YOUR ASSIGNMENT:
Among the entries below, copy every line that carries the word "scientific".

□ □ □

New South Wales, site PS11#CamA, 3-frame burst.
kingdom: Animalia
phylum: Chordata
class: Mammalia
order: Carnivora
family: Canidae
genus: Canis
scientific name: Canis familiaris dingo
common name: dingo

□ □ □

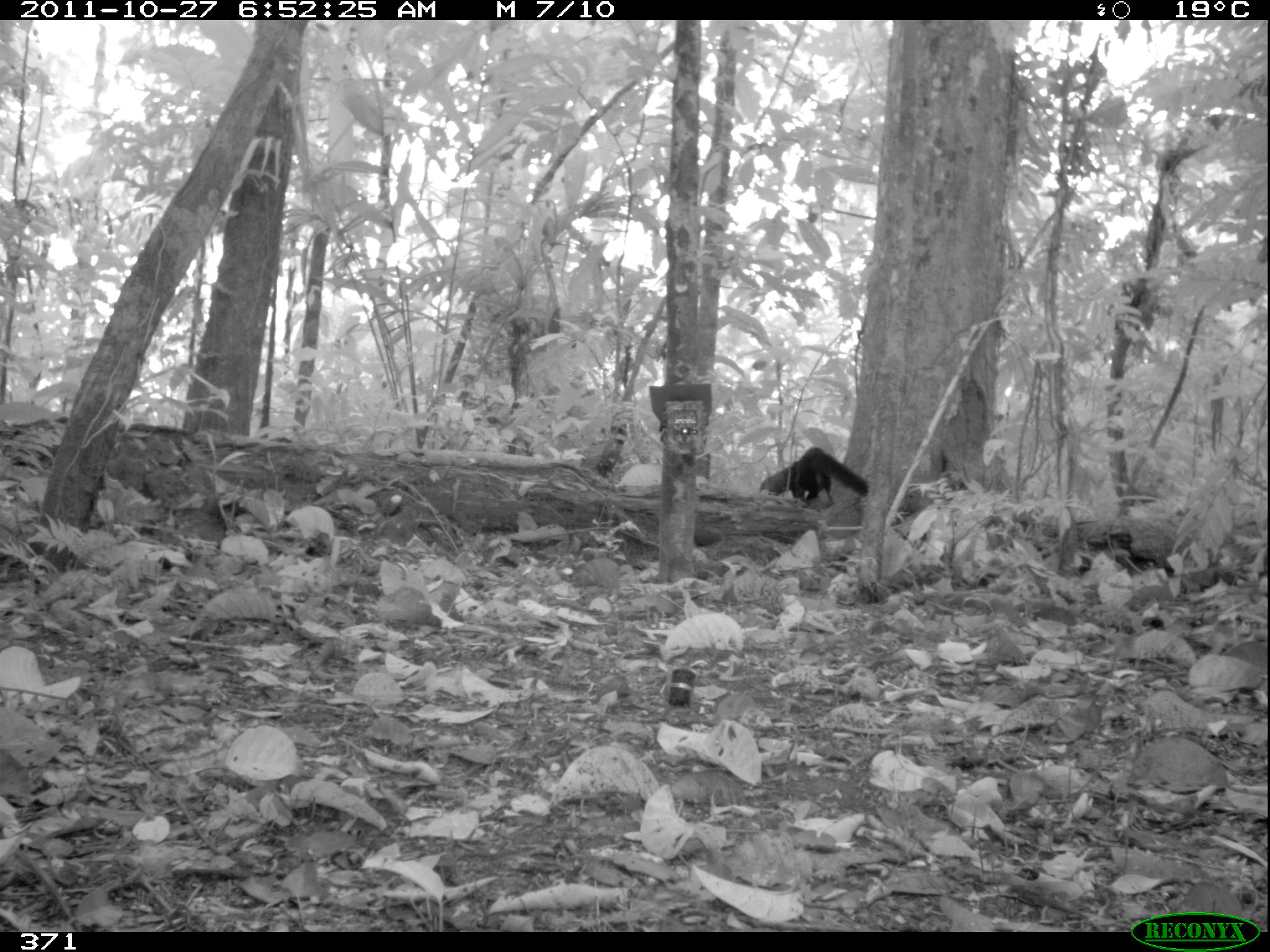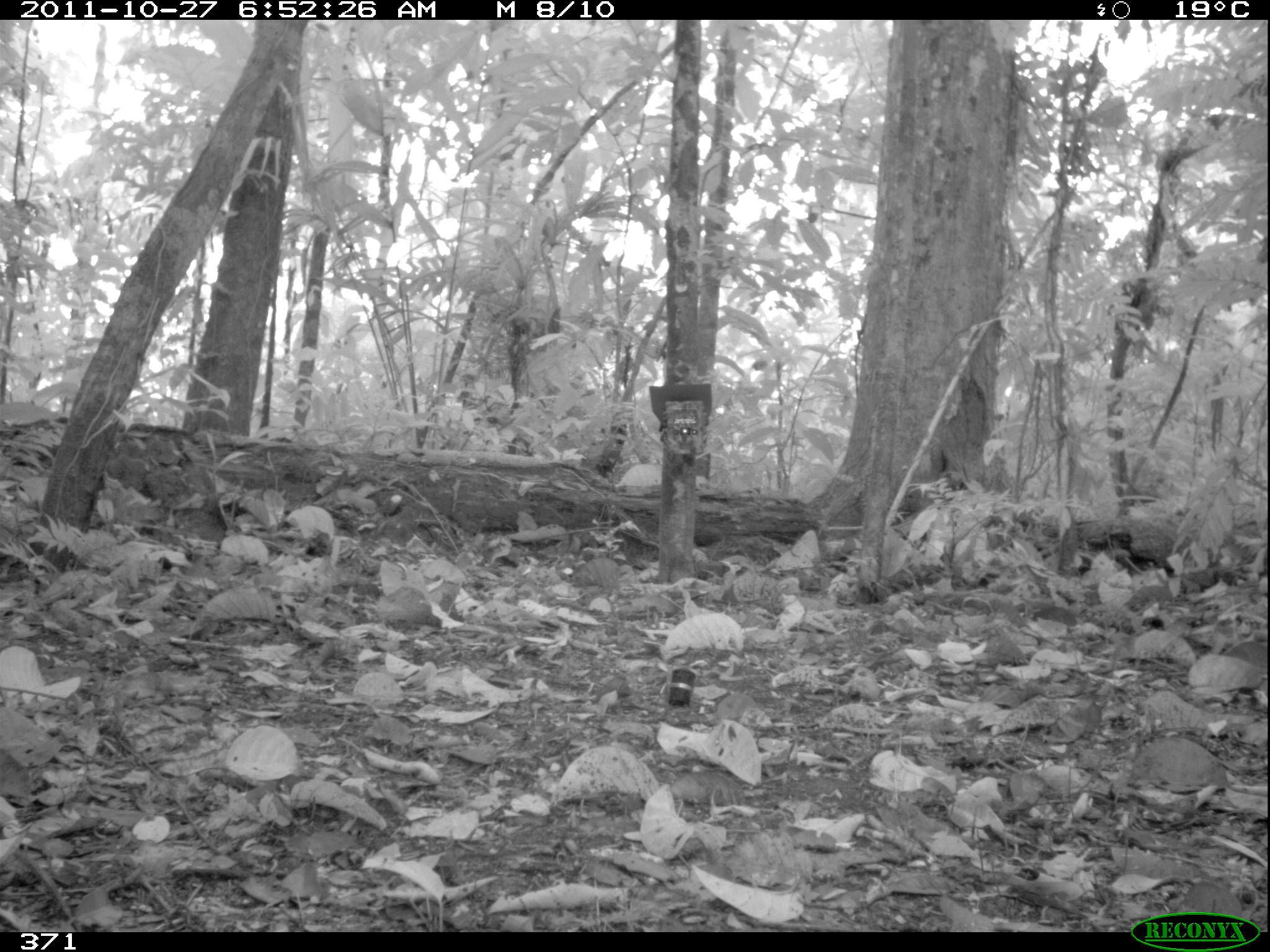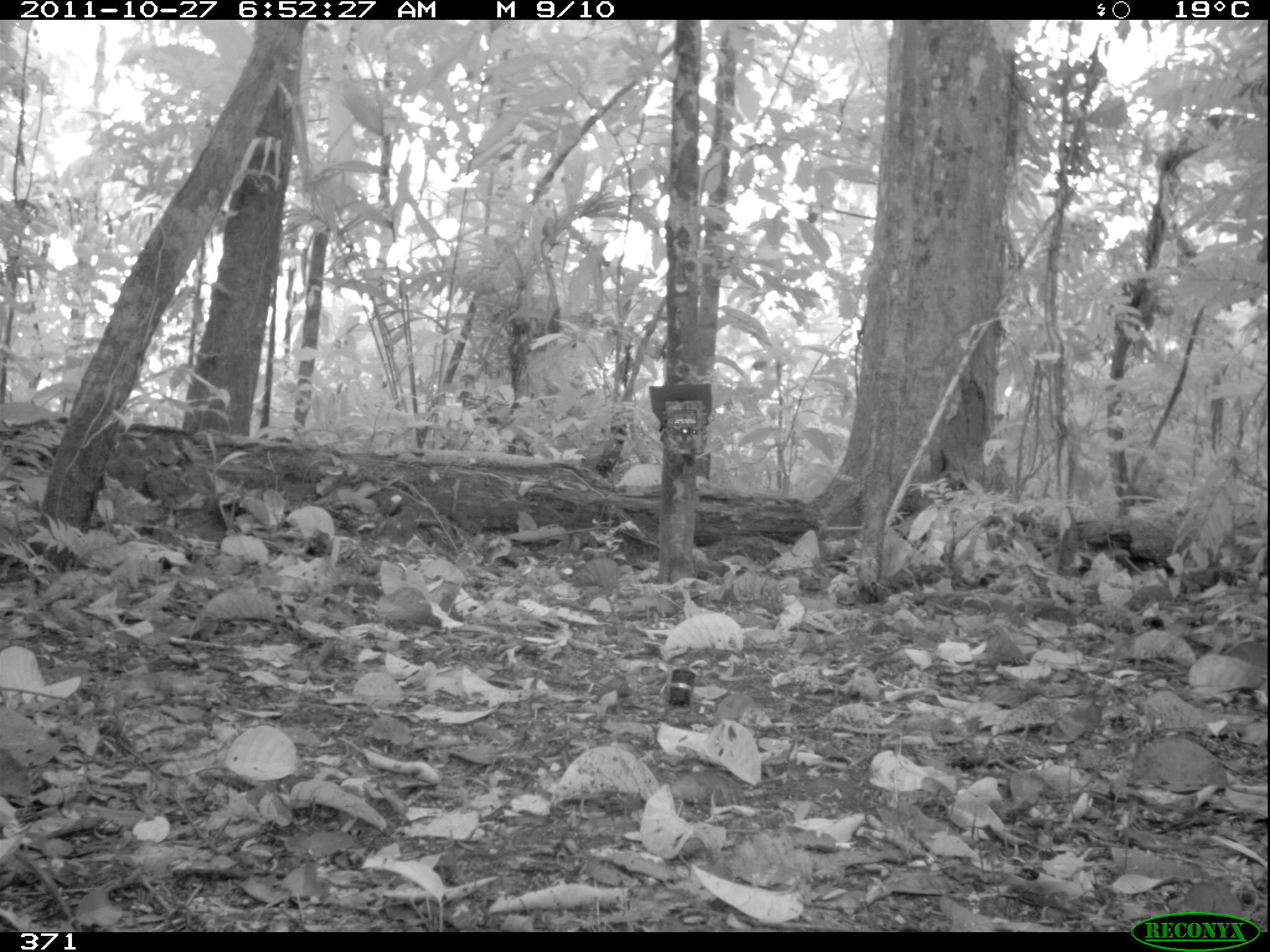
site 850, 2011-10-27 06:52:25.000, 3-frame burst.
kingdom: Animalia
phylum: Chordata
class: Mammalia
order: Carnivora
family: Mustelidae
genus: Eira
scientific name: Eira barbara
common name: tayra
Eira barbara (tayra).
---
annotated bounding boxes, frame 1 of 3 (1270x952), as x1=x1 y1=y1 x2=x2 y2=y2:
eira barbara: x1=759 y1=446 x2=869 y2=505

□ □ □

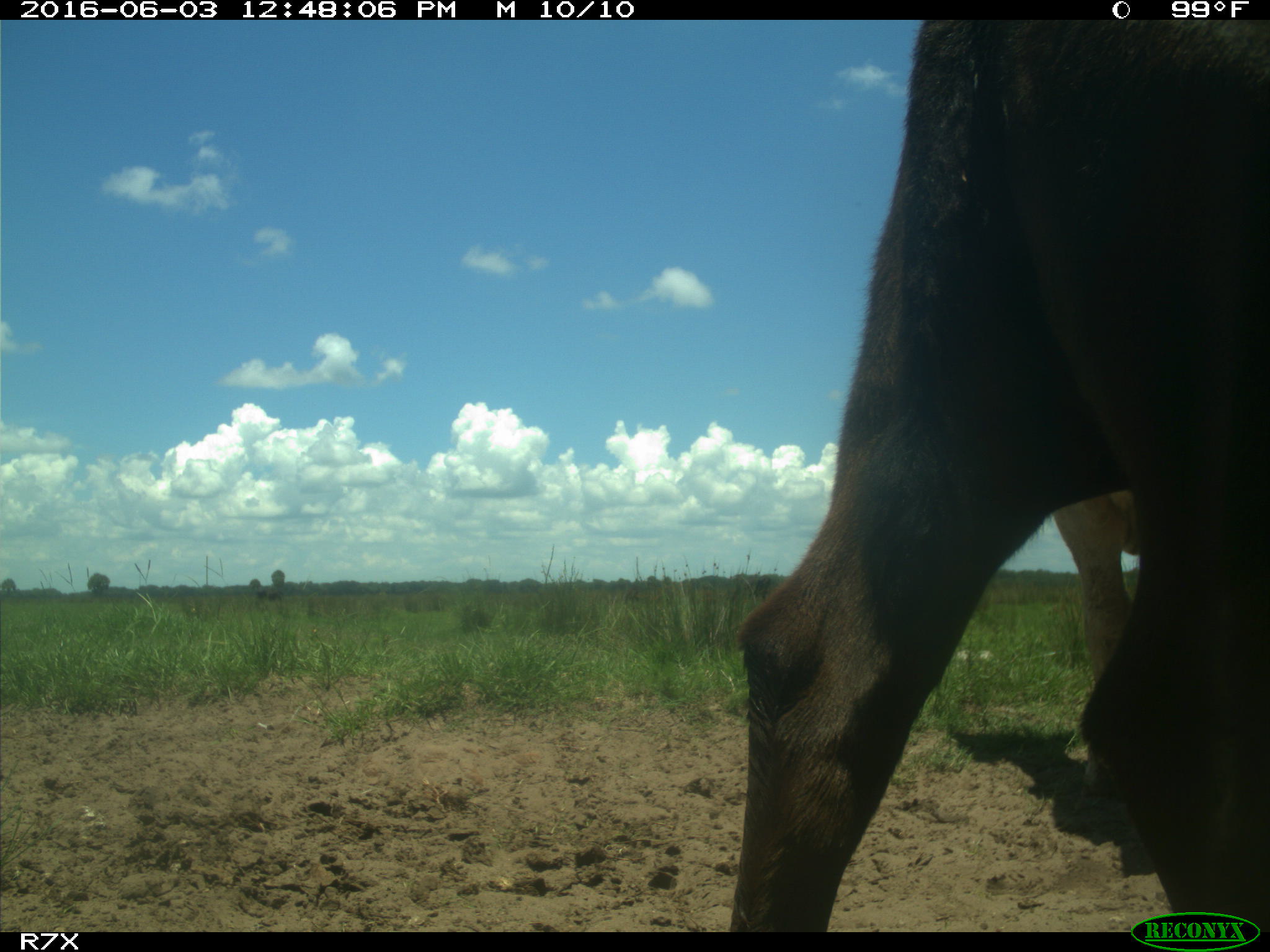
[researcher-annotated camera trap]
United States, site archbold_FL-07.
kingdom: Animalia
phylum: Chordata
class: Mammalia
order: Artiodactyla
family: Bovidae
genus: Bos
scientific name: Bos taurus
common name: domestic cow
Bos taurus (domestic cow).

□ □ □

RESPONSE:
scientific name: Canis familiaris dingo
scientific name: Eira barbara
scientific name: Bos taurus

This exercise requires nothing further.